The answer should consist of all the entries, repeated word for word.

======== SUPPLIED MATERIAL ========

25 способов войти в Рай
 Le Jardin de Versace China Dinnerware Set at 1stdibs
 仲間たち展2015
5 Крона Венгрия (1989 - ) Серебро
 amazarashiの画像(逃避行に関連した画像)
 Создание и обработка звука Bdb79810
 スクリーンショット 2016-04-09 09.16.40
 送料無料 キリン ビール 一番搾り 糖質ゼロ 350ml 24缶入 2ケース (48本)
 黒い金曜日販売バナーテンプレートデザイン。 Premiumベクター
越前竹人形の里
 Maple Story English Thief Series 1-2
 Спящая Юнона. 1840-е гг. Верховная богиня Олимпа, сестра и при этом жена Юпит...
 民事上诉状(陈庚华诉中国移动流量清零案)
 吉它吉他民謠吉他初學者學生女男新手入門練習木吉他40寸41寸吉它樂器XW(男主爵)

========

● OUTPUT FOR THIS EXERCISE:
25 способов войти в Рай
 Le Jardin de Versace China Dinnerware Set at 1stdibs
 仲間たち展2015
5 Крона Венгрия (1989 - ) Серебро
 amazarashiの画像(逃避行に関連した画像)
 Создание и обработка звука Bdb79810
 スクリーンショット 2016-04-09 09.16.40
 送料無料 キリン ビール 一番搾り 糖質ゼロ 350ml 24缶入 2ケース (48本)
 黒い金曜日販売バナーテンプレートデザイン。 Premiumベクター
越前竹人形の里
 Maple Story English Thief Series 1-2
 Спящая Юнона. 1840-е гг. Верховная богиня Олимпа, сестра и при этом жена Юпит...
 民事上诉状(陈庚华诉中国移动流量清零案)
 吉它吉他民謠吉他初學者學生女男新手入門練習木吉他40寸41寸吉它樂器XW(男主爵)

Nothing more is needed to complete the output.